Webseite: https://www.warnerbros.de/de-de/filme/they-see-you

The Watchers
USA 2024
Regie: Ishana Night Shyamalan
Drehbuch: Ishana Night Shyamalan nach dem Roman „The Watchers“ von A. M. Shine
Darsteller: Dakota Fanning, Olwen Fouéré, Georgina Campbell, Oliver Finnegan, Alistair Brammer, John Lynch, Siobhan Hewlett, Hannah Dargan, Emily Dargan u. a.

Länge: 102 Minuten
FSK: ab 16 Jahren
Verleih/Vertrieb: Warner Bros. Germany
Kinostart: 6. Juni 2024

FILMKRITIK:

Einfach nur weg, die Vergangenheit hinter sich lassen, jede Verbindung kappen. Wie so viele Horrorfilmfiguren schleppt auch Mina (Dakota Fanning) ein erdrückendes Trauma mit sich herum. Vor 15 Jahren hat die US-Amerikanerin ihre Mutter verloren. Unter Umständen, die wir an dieser Stelle nicht näher ausführen wollen. Inzwischen lebt sie in Irland, geht ihrer Leidenschaft fürs Malen nach und arbeitet in einer Tierhandlung, für die sie einen Papagei zu einem weiter entfernten Kunden transportieren soll. Bevor sie die Reise in die westliche Pampa der Grünen Insel antritt, erfahren wir noch, dass sie sich selbst nicht gerade für einen besonders guten Menschen hält und ihre Identität gerne verschleiert.
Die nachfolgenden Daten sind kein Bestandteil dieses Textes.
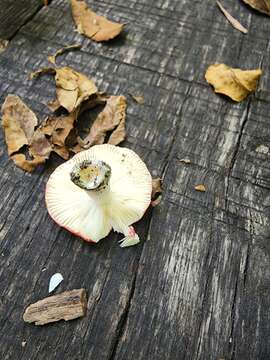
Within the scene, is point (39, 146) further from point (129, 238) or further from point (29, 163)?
point (129, 238)

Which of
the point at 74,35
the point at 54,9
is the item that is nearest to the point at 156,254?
the point at 74,35

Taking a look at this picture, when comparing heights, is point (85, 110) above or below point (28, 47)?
below

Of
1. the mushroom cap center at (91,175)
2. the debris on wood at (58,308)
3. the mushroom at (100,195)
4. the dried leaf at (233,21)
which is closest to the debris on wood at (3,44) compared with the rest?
the mushroom at (100,195)

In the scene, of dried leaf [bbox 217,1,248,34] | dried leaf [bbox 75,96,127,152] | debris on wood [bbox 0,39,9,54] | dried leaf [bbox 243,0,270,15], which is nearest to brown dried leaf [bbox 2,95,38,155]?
dried leaf [bbox 75,96,127,152]

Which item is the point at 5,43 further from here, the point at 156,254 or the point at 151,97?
the point at 156,254

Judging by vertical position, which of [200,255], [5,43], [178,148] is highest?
[5,43]

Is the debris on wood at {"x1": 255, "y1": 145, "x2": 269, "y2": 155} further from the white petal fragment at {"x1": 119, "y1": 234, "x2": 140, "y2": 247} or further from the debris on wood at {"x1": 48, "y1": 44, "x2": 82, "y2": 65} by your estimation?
the debris on wood at {"x1": 48, "y1": 44, "x2": 82, "y2": 65}

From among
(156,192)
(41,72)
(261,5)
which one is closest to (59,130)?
(41,72)
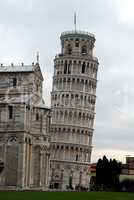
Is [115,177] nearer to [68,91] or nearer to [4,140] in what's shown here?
[68,91]

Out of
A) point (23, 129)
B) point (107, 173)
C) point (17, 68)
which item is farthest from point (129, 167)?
point (23, 129)

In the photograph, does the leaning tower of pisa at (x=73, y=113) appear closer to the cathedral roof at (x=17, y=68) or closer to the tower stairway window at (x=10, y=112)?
the cathedral roof at (x=17, y=68)

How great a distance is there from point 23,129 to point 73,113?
36508 mm

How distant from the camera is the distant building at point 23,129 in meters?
68.5

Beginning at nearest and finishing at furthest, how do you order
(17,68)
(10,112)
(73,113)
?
(10,112), (17,68), (73,113)

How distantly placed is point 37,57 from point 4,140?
1316cm

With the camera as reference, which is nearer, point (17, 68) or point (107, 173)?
point (17, 68)

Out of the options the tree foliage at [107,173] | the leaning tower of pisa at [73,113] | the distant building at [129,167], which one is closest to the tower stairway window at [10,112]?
the leaning tower of pisa at [73,113]

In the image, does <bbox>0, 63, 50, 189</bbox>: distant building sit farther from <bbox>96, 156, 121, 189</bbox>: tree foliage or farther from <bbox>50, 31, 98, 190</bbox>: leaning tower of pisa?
<bbox>96, 156, 121, 189</bbox>: tree foliage

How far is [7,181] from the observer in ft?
225

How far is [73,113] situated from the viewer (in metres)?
105

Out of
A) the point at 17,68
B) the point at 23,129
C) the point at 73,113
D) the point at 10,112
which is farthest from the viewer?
the point at 73,113

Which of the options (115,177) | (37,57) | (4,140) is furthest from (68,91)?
(4,140)

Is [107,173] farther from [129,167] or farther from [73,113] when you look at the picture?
[129,167]
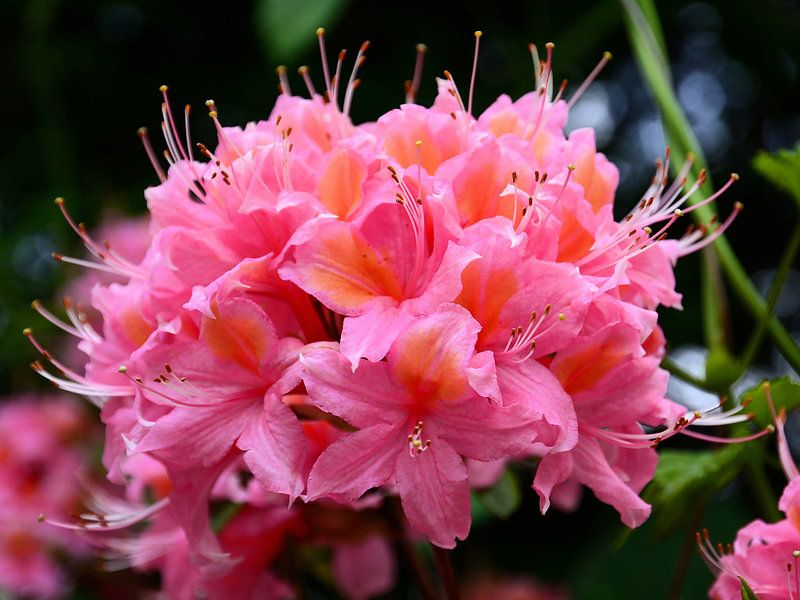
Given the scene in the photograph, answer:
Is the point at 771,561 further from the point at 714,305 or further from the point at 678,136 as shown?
the point at 678,136

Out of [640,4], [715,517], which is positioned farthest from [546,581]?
[640,4]

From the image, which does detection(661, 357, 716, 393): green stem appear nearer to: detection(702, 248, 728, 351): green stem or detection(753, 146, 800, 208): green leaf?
detection(702, 248, 728, 351): green stem

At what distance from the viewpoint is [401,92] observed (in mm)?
1985

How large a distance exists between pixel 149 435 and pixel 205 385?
0.19 ft

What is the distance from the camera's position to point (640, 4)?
1202 mm

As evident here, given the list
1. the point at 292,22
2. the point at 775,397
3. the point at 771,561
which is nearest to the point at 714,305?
the point at 775,397

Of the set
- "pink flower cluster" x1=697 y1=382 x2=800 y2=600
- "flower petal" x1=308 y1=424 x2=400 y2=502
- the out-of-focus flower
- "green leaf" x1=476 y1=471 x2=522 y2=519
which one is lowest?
the out-of-focus flower

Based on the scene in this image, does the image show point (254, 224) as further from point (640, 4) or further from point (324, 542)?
point (640, 4)

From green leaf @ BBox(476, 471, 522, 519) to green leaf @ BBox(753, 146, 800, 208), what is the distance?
0.45m

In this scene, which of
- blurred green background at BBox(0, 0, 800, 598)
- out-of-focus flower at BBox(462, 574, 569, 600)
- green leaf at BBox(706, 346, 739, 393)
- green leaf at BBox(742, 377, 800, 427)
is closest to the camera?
green leaf at BBox(742, 377, 800, 427)

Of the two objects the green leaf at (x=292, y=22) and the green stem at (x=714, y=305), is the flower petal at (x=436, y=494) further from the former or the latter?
the green leaf at (x=292, y=22)

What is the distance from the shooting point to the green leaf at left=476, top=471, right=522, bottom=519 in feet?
3.39

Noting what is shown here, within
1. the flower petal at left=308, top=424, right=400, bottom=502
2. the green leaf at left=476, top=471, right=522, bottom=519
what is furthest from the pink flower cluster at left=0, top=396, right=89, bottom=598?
the flower petal at left=308, top=424, right=400, bottom=502

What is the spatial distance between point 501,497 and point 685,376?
0.79ft
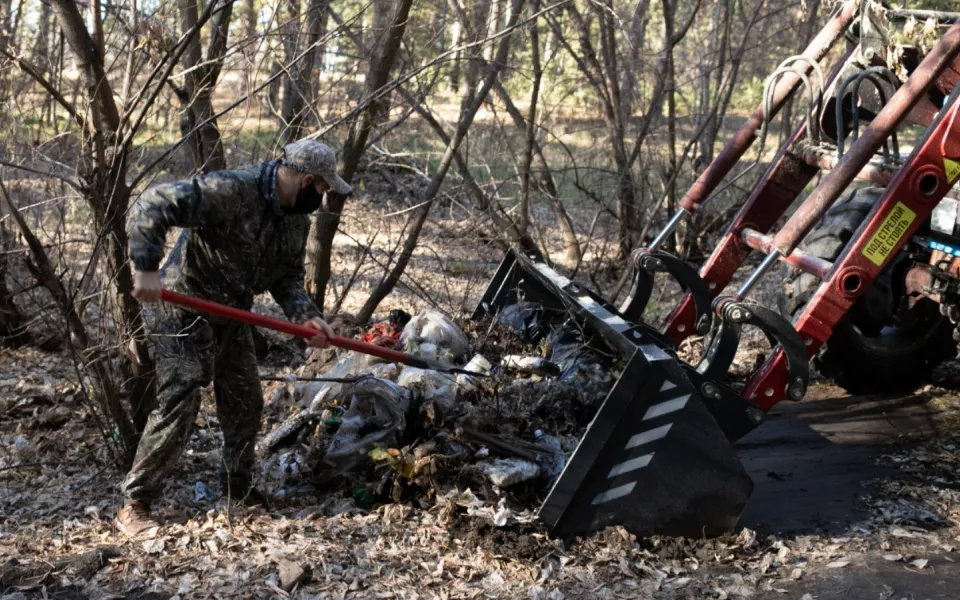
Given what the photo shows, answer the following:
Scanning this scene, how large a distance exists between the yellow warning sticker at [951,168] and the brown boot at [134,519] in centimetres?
395

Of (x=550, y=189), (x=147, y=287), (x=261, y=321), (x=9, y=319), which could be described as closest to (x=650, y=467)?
(x=261, y=321)

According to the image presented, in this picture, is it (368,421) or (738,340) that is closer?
(738,340)

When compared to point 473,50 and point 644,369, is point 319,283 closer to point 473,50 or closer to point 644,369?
point 473,50

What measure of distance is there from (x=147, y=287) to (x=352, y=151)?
118 inches

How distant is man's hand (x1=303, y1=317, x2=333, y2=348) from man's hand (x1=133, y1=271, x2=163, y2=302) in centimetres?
77

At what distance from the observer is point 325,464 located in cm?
492

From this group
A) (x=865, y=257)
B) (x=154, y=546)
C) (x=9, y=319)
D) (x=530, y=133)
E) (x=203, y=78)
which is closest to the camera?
(x=154, y=546)

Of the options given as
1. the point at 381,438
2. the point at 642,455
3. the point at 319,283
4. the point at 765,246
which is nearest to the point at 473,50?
the point at 319,283

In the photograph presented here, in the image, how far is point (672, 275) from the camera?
5.80 meters

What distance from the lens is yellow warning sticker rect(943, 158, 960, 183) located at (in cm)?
454

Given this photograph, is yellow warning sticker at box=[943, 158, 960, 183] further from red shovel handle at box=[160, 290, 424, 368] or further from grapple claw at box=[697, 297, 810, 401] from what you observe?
red shovel handle at box=[160, 290, 424, 368]

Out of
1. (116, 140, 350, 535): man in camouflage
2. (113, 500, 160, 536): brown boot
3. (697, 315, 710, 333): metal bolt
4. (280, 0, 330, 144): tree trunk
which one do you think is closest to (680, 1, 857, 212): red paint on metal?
(697, 315, 710, 333): metal bolt

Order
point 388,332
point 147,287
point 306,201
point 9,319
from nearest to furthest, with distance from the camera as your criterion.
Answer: point 147,287 → point 306,201 → point 388,332 → point 9,319

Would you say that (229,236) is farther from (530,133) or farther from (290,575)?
(530,133)
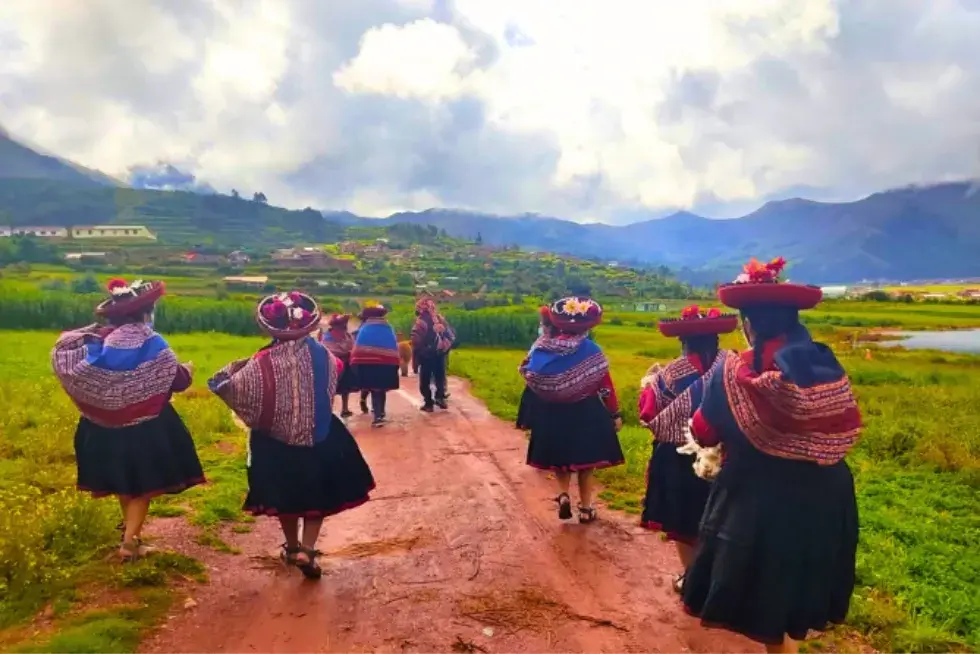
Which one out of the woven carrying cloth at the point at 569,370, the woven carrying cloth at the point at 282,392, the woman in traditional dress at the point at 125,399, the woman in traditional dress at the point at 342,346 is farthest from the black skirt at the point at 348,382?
the woven carrying cloth at the point at 282,392

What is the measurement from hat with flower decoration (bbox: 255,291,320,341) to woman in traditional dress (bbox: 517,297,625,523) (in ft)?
8.29

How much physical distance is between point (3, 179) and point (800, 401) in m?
139

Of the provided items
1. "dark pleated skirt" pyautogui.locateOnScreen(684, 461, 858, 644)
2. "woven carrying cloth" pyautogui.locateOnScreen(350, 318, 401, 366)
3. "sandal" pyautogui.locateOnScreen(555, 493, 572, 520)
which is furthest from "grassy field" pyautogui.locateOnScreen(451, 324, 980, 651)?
"woven carrying cloth" pyautogui.locateOnScreen(350, 318, 401, 366)

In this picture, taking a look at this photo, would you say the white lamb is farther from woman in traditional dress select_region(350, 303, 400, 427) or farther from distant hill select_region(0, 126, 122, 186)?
distant hill select_region(0, 126, 122, 186)

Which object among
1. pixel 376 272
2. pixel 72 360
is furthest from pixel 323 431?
pixel 376 272

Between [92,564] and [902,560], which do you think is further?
[902,560]

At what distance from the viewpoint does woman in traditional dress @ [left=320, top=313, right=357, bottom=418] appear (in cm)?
1338

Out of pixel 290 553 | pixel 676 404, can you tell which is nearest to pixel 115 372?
pixel 290 553

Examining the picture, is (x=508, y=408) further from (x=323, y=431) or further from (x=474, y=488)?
(x=323, y=431)

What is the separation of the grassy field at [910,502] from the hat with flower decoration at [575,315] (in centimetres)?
209

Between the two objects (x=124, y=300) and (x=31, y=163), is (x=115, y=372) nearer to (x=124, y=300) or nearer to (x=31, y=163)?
(x=124, y=300)

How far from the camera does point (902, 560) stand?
6184 millimetres

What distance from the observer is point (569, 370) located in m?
7.25

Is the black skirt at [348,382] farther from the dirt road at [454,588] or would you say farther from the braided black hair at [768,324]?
the braided black hair at [768,324]
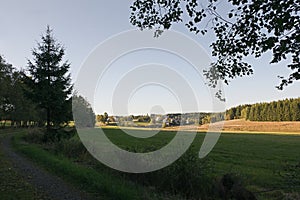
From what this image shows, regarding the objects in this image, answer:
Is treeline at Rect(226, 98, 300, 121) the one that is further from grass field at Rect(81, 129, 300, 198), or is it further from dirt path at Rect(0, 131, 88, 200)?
dirt path at Rect(0, 131, 88, 200)

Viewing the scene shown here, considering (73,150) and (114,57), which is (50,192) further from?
(73,150)

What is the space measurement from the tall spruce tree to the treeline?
6545 centimetres

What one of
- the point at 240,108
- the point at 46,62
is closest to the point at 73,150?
the point at 46,62

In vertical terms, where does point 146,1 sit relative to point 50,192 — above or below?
above

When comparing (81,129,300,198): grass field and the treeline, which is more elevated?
the treeline

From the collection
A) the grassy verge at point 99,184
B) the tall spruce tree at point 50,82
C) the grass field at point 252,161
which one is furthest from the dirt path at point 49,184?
the tall spruce tree at point 50,82

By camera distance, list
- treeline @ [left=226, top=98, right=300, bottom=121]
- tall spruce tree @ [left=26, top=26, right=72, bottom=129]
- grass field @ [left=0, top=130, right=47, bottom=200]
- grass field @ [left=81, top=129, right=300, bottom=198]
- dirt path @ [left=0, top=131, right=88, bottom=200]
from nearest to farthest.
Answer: grass field @ [left=0, top=130, right=47, bottom=200] → dirt path @ [left=0, top=131, right=88, bottom=200] → grass field @ [left=81, top=129, right=300, bottom=198] → tall spruce tree @ [left=26, top=26, right=72, bottom=129] → treeline @ [left=226, top=98, right=300, bottom=121]

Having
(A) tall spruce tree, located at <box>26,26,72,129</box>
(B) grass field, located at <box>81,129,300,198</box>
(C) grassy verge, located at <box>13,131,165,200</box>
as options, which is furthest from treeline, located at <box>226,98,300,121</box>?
(C) grassy verge, located at <box>13,131,165,200</box>

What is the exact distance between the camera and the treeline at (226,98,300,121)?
8480 cm

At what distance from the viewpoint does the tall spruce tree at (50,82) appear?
2461 centimetres

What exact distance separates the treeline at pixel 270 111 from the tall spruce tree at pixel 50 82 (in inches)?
2577

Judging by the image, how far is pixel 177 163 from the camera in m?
9.31

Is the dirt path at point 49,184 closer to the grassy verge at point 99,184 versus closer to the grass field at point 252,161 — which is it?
the grassy verge at point 99,184

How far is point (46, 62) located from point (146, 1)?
22651 mm
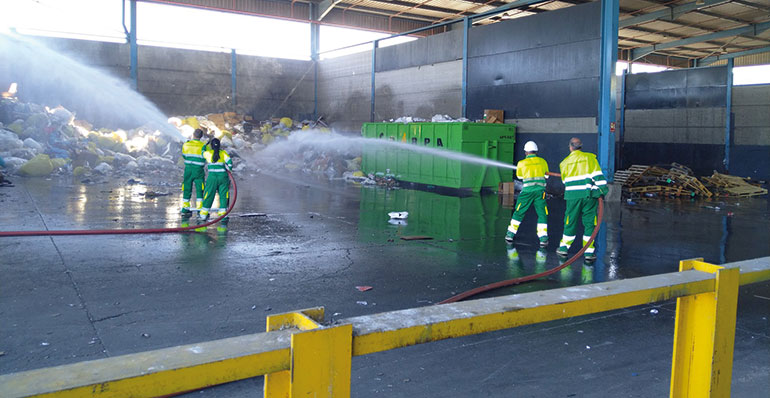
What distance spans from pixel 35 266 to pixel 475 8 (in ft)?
69.3

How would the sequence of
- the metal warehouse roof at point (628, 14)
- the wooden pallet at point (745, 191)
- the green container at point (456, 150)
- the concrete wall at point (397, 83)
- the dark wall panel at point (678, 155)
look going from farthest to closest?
the metal warehouse roof at point (628, 14)
the dark wall panel at point (678, 155)
the concrete wall at point (397, 83)
the wooden pallet at point (745, 191)
the green container at point (456, 150)

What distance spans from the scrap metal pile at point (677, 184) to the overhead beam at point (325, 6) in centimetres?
1343

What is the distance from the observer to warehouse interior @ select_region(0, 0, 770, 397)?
4.21 meters

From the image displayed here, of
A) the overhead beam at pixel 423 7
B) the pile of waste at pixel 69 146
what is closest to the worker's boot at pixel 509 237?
the pile of waste at pixel 69 146

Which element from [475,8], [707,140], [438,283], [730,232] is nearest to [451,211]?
[730,232]

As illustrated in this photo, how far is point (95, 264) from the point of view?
632cm

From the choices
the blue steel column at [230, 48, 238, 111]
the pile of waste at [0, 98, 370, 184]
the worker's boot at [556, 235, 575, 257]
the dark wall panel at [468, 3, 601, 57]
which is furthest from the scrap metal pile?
the blue steel column at [230, 48, 238, 111]

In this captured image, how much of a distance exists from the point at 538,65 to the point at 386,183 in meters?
5.46

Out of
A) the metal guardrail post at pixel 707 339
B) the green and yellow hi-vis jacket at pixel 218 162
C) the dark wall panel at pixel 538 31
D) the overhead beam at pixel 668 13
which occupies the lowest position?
the metal guardrail post at pixel 707 339

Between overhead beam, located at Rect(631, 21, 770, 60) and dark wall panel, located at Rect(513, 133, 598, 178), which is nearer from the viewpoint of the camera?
dark wall panel, located at Rect(513, 133, 598, 178)

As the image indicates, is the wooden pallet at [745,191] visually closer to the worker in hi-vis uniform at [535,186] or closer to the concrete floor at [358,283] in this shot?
the concrete floor at [358,283]

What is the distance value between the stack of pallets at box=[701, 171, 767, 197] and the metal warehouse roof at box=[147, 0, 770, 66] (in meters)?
6.99

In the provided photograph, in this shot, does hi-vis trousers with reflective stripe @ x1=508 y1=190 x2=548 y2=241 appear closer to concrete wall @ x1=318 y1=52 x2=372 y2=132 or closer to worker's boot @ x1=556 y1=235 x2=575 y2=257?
worker's boot @ x1=556 y1=235 x2=575 y2=257

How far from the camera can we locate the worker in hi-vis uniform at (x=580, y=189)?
720 centimetres
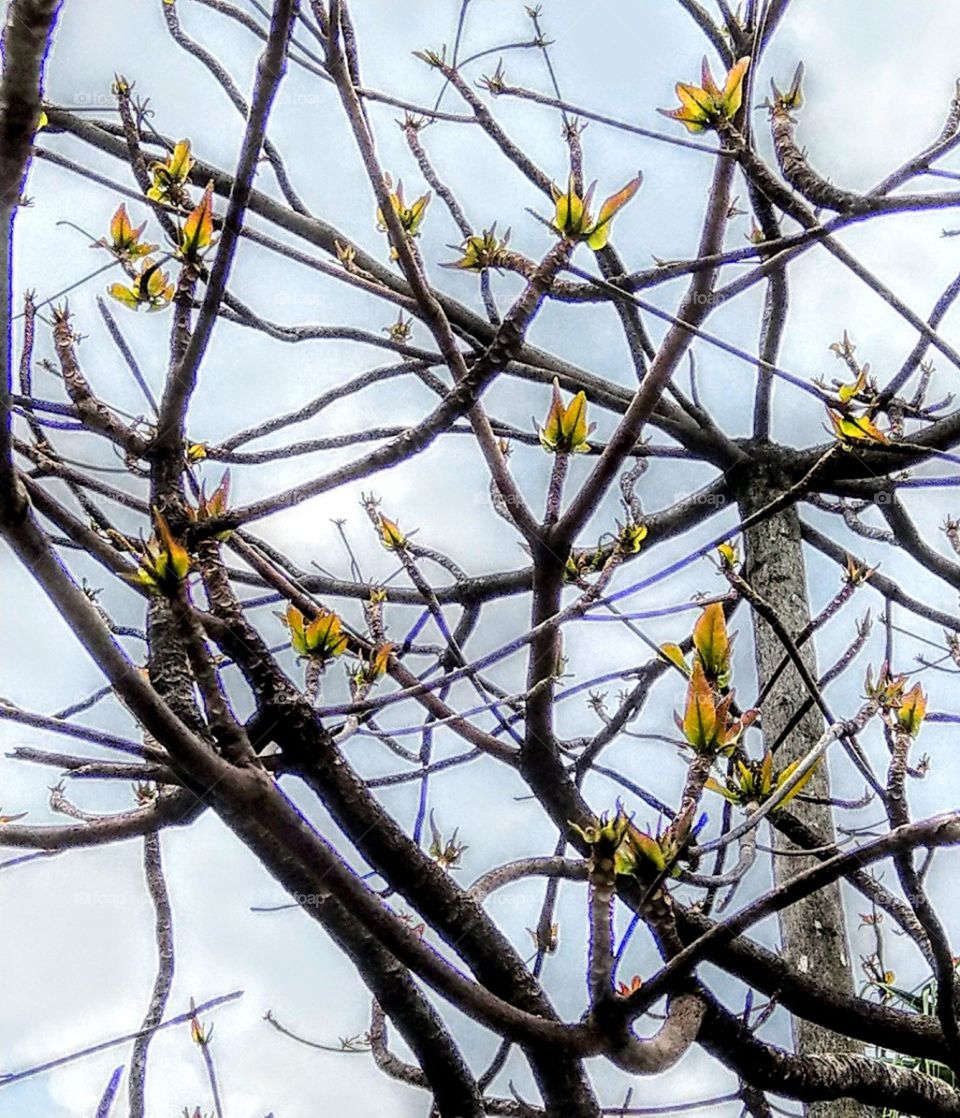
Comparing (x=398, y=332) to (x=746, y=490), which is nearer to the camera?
(x=398, y=332)

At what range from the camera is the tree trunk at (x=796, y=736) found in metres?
1.58

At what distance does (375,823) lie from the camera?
916 millimetres

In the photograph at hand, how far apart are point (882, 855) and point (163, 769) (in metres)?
0.58

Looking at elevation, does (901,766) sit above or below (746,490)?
below

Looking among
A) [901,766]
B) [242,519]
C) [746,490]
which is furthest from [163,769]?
[746,490]

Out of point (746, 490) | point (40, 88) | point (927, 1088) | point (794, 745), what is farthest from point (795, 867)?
point (40, 88)

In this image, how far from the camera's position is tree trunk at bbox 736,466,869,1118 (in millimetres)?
1576

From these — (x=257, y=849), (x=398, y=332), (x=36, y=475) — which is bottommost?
(x=257, y=849)

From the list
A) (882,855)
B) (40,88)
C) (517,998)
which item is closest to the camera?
(40,88)

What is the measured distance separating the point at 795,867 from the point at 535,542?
3.11 feet

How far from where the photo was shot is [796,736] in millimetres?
1838

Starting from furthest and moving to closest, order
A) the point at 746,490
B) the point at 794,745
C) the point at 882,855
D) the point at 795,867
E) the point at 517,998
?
the point at 746,490
the point at 794,745
the point at 795,867
the point at 517,998
the point at 882,855

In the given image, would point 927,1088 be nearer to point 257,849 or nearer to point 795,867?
point 795,867

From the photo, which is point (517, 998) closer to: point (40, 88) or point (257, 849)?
point (257, 849)
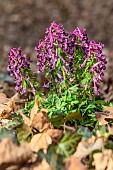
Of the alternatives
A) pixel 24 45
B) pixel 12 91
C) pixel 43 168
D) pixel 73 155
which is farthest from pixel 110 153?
pixel 24 45

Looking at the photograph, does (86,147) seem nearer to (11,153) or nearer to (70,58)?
(11,153)

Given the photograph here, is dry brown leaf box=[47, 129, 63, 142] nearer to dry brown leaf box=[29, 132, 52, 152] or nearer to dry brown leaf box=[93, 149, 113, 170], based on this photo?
dry brown leaf box=[29, 132, 52, 152]

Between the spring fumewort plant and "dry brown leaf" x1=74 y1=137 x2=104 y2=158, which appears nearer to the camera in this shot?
"dry brown leaf" x1=74 y1=137 x2=104 y2=158

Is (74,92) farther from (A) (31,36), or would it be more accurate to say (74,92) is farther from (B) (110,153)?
(A) (31,36)

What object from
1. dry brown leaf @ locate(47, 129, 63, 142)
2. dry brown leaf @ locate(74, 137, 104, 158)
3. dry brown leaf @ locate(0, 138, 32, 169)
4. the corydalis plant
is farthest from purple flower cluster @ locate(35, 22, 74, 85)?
dry brown leaf @ locate(0, 138, 32, 169)

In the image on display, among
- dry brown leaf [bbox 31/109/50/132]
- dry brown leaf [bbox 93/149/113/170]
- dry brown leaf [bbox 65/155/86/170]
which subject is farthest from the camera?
dry brown leaf [bbox 31/109/50/132]

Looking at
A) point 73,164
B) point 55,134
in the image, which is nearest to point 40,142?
point 55,134
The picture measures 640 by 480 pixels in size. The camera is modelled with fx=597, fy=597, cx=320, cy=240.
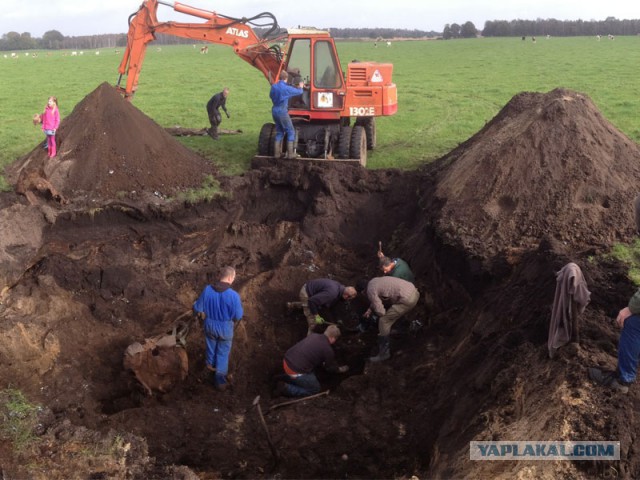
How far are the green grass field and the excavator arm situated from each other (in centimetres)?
250

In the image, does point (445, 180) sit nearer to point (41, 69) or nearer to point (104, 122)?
point (104, 122)

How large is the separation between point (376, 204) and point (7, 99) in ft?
64.2

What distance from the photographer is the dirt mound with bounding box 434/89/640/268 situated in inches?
361

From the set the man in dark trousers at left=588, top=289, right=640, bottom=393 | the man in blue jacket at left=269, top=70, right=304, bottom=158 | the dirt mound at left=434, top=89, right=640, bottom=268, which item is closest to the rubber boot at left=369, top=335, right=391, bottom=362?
the dirt mound at left=434, top=89, right=640, bottom=268

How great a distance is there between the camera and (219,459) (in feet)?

Der Trip durch naturbelassene Landschaften, die Kameramann Eli Arenson in ihrer verwunschenen Schönheit einfängt, endet, immer schmaleren Wegen folgend, in einem Wald, der schon im Prolog als unentrinnbares Gefängnis etabliert wird. Niemand kehre aus ihm zurück, so die klare Ansage. Als ihr Wagen schlappmacht, versucht es Mina kurzerhand zu Fuß, dreht dann aber um, nur um festzustellen, dass das Auto plötzlich wie vom Erdboden verschluckt ist. Kurz darauf begegnet sie im dichten Forst der alten Madeline (Olwen Fouéré), die zusammen mit Ciara (Georgina Campbell) und Daniel (Oliver Finnegan) in einem Betonkasten haust, der an einer Seite komplett verglast ist.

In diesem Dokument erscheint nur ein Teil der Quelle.